Text excerpt

IN RE: COOK AND SONS MINING, INC., et al. CASE NO. 03-70789
UNITED STATES BANKRUPTCY COURT
EASTERN DISTRICT OF KENTUCKY
PIKEVILLE
IN RE:
COOK AND SONS MINING, INC., et al. CASE NO. 03-70789
DEBTORS
COOK AND SONS MINING, INC. PLAINTIFF
VS. ADV.
NO. 04-7076
KWVA ENERGY, INC. DEFENDANT
JUDGMENT
The court having taken “Debtor’s Motion to
Reconsider or to Clarify Opinion or to Make Additional Findings and Conclusions
of Law and Notice” (Document # 18) and “KWVA’s Response to Motion to Reconsider
and Objection to Tendered Summary Judgment Order” (Document # 19) under
submission (Document # 20) and being sufficiently advised, makes the following
Findings of Fact and Conclusions of Law pursuant to Federal Rule of Bankruptcy
Procedure 7052.
FINDINGS OF FACT:
The parties’ agreed
stipulations as to facts and exhibits (Document # 9) are incorporated herein as
if set forth in their entirety.
Furthermore, references used in the stipulations will be used here, for
example “KWVA” for “KWVA Energy, Inc.”
A hearing was conducted December 3, 2004 (See
Documents # 16 & 17) on the parties’ dueling motions for summary judgment
(Documents # 10 & 13), which had been briefed prior to the hearing as
required by the court’s scheduling orders (Documents # 11 & 14).
The court takes judicial notice of “Chapter
11 Operating Order” entered in the main case (Document # 3, main case),
specifically the following provision:
TRANSFERS TO OR COMPENSATION OF DEBTOR OR
INSIDERS
During the pendency of this action, neither
the debtor nor any insider shall receive any increase in compensation, whether
in salary or fringe benefits or in any other form, without prior court approval
after notice and hearing. This
prohibition includes transfers of property to the individual debtor or to any
insider. Unless and until the debtor in
possession has obtained court approval after notice and hearing, the debtor in
possession shall make no payments in payment of any debt, whether secured or
unsecured, owed to an insider or to a creditor whose claim is either co-signed
by or guaranteed by an insider.
Counsel for the debtor acknowledged at the
hearing, and conceded in agreed stipulations, that the defendant is owed
$135,891.51 as an actual and necessary expense of the estate.
CONCLUSIONS OF LAW:
The contracts with KWVA Energy, Inc. which are the subject of this adversary
proceeding[1]
were not in the ordinary course of business of the debtor. As such they were not excepted from notice
and hearing as provided by 11 U.S.C. § 363(c)(1).[2] The Chapter 11 Operating Order, entered in
the main bankruptcy case as Document # 3, is a clear indication that this court
will not look favorably upon transactions between the debtor and insiders
unless there is “court approval after notice and a hearing.” Whether seen as a blanket prohibition, that
is, an injunction against any insider transaction with the debtor, or seen as a
prohibition under certain circumstances, the section of the Chapter 11
Operating Order titled “Transfers to or Compensation of Debtor or Insiders”

Problem set
1. In the bankruptcy judgment, restate the part that opens with the words containing "Furthermore, references used" and closes with "(Documents # 11 & 14).", swapping "dueling" for "competing".
2. List every document number cited in the bankruptcy judgment's paragraph about the December 3, 2004 hearing.
3. Write what comes next in the bankruptcy judgment, picking up after its last words.

Data shown
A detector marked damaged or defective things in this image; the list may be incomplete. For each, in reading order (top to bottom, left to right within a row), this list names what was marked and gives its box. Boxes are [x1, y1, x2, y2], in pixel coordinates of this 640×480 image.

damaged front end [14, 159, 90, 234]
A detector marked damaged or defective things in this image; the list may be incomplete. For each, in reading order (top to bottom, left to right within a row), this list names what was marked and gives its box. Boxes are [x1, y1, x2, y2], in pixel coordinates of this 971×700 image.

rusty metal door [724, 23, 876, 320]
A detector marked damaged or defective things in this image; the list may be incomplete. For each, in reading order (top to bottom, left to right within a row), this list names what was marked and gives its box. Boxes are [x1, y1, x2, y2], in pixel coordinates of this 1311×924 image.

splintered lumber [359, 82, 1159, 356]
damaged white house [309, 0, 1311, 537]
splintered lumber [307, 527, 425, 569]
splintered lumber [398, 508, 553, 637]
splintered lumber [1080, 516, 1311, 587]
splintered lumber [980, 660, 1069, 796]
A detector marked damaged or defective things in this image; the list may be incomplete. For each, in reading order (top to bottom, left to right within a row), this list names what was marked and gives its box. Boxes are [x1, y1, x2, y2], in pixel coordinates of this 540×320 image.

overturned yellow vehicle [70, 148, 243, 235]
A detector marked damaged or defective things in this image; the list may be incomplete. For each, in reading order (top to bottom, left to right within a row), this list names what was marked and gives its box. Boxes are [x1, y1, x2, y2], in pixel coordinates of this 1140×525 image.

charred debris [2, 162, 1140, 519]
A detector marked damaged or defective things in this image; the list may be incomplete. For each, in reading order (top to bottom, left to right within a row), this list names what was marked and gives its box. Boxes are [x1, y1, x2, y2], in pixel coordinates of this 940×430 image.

Task responses
1.
Furthermore, references used in the stipulations will be used here, for
example “KWVA” for “KWVA Energy, Inc.”
A hearing was conducted December 3, 2004 (See
Documents # 16 & 17) on the parties’ competing motions for summary judgment
(Documents # 10 & 13), which had been briefed prior to the hearing as
required by the court’s scheduling orders (Documents # 11 & 14).

2. Documents # 16 and 17, Documents # 10 and 13, and Documents # 11 and 14

3.
should have been a red flag, an alarm, to the parties that contractual
obligations between them would be at risk if they did not have prior court
approval. See Brewer v. Erwin &
Erwin, P.C. (In re Marquam Inv. Corp.), 942 F.2d 1462 (9th Cir.
1991) (establishing that in bankruptcy setting, insider transactions are
subject to rigorous scrutiny by the court).
The arrangement between the parties, which
involved cross-leasing of assets of two companies, was not in the ordinary
course of business of Cook and Sons Mining, Inc. Although coal truck hauling agreements, including refuse and
compaction agreements, are common in the coal mining industry, before the
transaction between these parties, the debtor had done all of its own such
hauling. Therefore, the arrangement not
only was new between the debtor and KWVA, it also was an entirely new way for
the debtor to do business. See In re
Century Brass Products, Inc., 107 B.R. 8 (Bankr. Conn. 1989) (establishing
“radical departure from prior transactions” standard).
In sum, there is no single fact which takes a
contract outside the ordinary course of business, not the length of time,
nature, or size of the contract, including the amount of debt incurred if a
breach is found, not a bidding process or recommendation by independent
consultants. Rather, the court must
view all of the facts together to reach its conclusion. Based on the facts of this case, the “Coal
Refuse Hauling and Compaction Agreement”[3]
cannot be seen as being within the ordinary course of business of the
debtor. It was a long-term contract,
which outsourced services previously handled by the debtor and was accomplished
by cross-lease of the debtor’s assets with insiders, and although awarded as
the best bid and recommended by the debtor’s consultants, was without
consideration to the court’s Chapter 11 Operating Order which required prior
court approval of transfers to or compensation of the debtor or insiders.
IT IS HEREBY ORDERED:
(1) The debtor’s motion for summary judgment
is sustained (Document # 10), and KWVA’s motion for summary judgment is
overruled (Document # 13). Pursuant to
11 U.S.C. § 549(a)(1)(B), the KWVA contracts are avoided as not authorized
under this title or by the court.
(2) Pursuant to 11 U.S.C. § 503(b)(1)(A),
KWVA Energy, Inc. is entitled to an administrative expense claim in the total
amount of $135,891.51, as an actual and necessary expense of preserving the
bankruptcy estate.
Copy to:
W. Thomas Bunch,
Esq.
Frank T. Becker,
Esq.
[1] The
contracts must be viewed as one, particularly since 11 U.S.C. §§ 363 and 549
concern only “property of the estate.” See
11 U.S.C. § 541.
[2] It
could be argued that the language “unless the court orders otherwise”
encompasses the court’s Operating Order, thus rendering the KWVA contracts not
exempt under this section.
[3] The
parties have agreed that only this contract is germane here.